Tuesday, February 19, 2008 Free Headline Alerts

RAMALLAH Palestinian Authority chairman Mahmoud Abbas plans to replace his security detail with those trained by the United States.

PA sources said Abbas has been discussing the replacement of his personal security force with the Bush administration. They said the PA chairman wants a U.S. contractor to train his bodyguards in Western techniques and in the use of advanced equipment.

"Abu Mazen [Abbas] was very impressed by the security around President [George] Bush during his visit to Ramallah [in January 2008]," a PA source said. "Abbas has already discussed this with senior U.S. officials."

The sources said Abbas, opposed by several senior members of his Fatah movement, has contacted Blackwater USA, a key contractor in Iraq, for the training of a new bodyguard unit. They said Blackwater has quietly been examining the Presidential Guard and Force 17, the two units responsible for Abbas's protection.

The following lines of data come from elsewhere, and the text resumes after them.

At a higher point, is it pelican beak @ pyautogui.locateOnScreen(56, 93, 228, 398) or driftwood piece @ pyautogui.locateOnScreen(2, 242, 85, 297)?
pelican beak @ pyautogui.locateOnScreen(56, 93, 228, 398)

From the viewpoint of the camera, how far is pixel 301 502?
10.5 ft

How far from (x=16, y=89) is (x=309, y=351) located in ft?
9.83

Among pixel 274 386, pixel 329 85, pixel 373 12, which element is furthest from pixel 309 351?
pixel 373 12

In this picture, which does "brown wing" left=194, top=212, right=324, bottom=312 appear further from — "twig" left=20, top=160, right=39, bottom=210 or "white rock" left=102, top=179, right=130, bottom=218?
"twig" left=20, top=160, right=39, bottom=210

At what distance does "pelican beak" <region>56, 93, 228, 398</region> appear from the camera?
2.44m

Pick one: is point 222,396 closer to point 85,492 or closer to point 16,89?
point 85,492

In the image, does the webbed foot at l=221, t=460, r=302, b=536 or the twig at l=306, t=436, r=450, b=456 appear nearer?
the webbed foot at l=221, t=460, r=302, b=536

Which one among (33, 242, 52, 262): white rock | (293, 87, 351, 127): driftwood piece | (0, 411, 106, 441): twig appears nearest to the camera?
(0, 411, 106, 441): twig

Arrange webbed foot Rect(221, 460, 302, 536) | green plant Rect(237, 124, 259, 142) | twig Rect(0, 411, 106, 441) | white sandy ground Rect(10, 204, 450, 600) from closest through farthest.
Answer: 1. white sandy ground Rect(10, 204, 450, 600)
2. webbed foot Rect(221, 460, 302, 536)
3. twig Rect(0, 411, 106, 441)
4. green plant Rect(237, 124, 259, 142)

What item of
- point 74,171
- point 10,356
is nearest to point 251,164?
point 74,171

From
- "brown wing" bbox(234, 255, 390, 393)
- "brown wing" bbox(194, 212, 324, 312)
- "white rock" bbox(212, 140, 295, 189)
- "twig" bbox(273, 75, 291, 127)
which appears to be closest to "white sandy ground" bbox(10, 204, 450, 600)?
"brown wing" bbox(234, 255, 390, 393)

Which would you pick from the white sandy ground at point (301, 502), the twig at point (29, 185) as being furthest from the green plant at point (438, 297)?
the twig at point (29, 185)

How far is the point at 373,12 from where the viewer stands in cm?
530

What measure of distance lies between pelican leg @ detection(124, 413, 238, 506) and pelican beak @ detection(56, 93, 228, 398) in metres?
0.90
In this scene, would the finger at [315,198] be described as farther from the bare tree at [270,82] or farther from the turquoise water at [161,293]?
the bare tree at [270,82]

"Force 17 has no loyalty to Abbas," the source said. "They are all Arafat's people and this makes Abbas uncomfortable. He does not feel they will protect him."

The sources said the introduction of Blackwater has alarmed PA security officials. They said senior officers sent to retirement have not been replaced and expressed concern that Blackwater would be responsible for all recruitment, training and equipping of presidential security.

So far, Blackwater has not signed a contract with the PA, the sources said. But they said U.S. officials responsible for enhancing PA security support the employment of Blackwater as a means to significantly bolster Palestinian capabilities.

The United States, as part of an $86 million program, has been financing the training and equipping of PA forces. In January, a battalion of PA National Security Force officers was sent for training to a U.S.-financed police center outside Amman. The center trained more than 30,000 Iraqi police officers from 2004 through 2007.

"Abbas likes the U.S. approach to VIP security, which is unobtrusive, quiet and highly professional," a Western security source said.